Document text
= = = = =
The research was presented at the Conference on Robot Learning (CoRL) on Nov. 18, titled “Learning from Demonstrations Using Signal Temporal Logic.”

The System

The quality of each demonstration is measured so that the system can learn from its successes and failures. Unlike current methods, which require at least 100 demonstrations to teach a specific task, the new system requires just a few. In an intuitive manner, the way these robots learn is similar to the way humans learn from each other. For example, humans watch and learn from others completing tasks successfully or imperfectly.

Aniruddh Puranic is the lead author of the research and a Ph.D. student in computer science at the USC Viterbi School of Engineering.

“Many machine learning and reinforcement learning systems require large amounts of data and hundreds of demonstrations – you need a human to demonstrate over and over again, which is not feasible,” said Puranic.
= = = = =
Exercise a
According to the robot-learning passage, how many demonstrations do current methods require to teach a specific task?
The records are unrelated to the robot-learning passage.

Records supplied
= = = = =
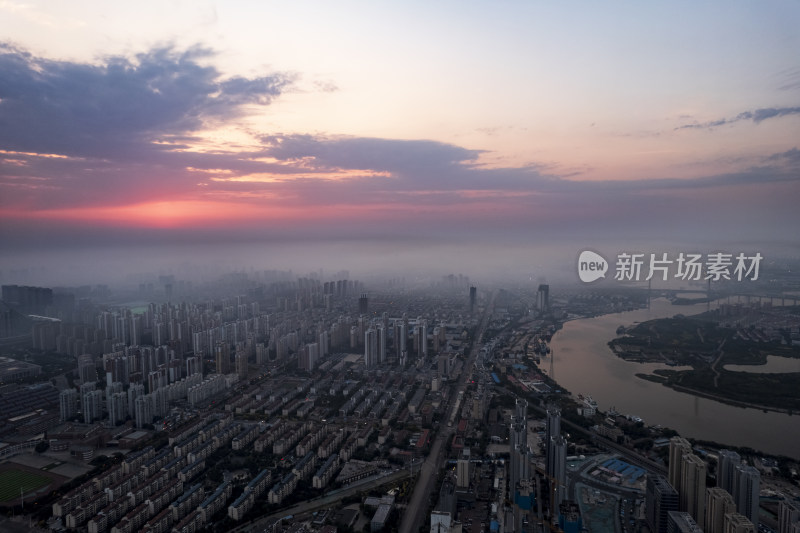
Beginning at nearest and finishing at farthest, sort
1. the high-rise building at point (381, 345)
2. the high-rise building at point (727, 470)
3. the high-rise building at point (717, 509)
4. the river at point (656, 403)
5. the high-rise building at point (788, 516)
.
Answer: the high-rise building at point (717, 509) → the high-rise building at point (788, 516) → the high-rise building at point (727, 470) → the river at point (656, 403) → the high-rise building at point (381, 345)

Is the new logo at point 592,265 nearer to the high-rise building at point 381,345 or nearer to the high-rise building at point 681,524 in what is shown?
the high-rise building at point 681,524

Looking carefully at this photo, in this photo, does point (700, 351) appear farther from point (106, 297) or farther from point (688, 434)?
point (106, 297)

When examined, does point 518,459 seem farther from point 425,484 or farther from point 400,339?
= = = = =
Exercise b
Copy every line of the records above word for word, leaving out the pictures.

Correct result a
At least 100 demonstrations.

Correct result b
Beginning at nearest and finishing at farthest, sort
1. the high-rise building at point (381, 345)
2. the high-rise building at point (727, 470)
3. the high-rise building at point (717, 509)
4. the river at point (656, 403)
5. the high-rise building at point (788, 516)
.
Answer: the high-rise building at point (717, 509) → the high-rise building at point (788, 516) → the high-rise building at point (727, 470) → the river at point (656, 403) → the high-rise building at point (381, 345)

Is the new logo at point 592,265 nearer to the high-rise building at point 381,345 or nearer to the high-rise building at point 681,524 in what is shown?
the high-rise building at point 681,524

Looking carefully at this photo, in this photo, does point (700, 351) appear farther from point (106, 297) or farther from point (688, 434)?
point (106, 297)

When examined, does point 518,459 seem farther from point 425,484 or farther from point 400,339?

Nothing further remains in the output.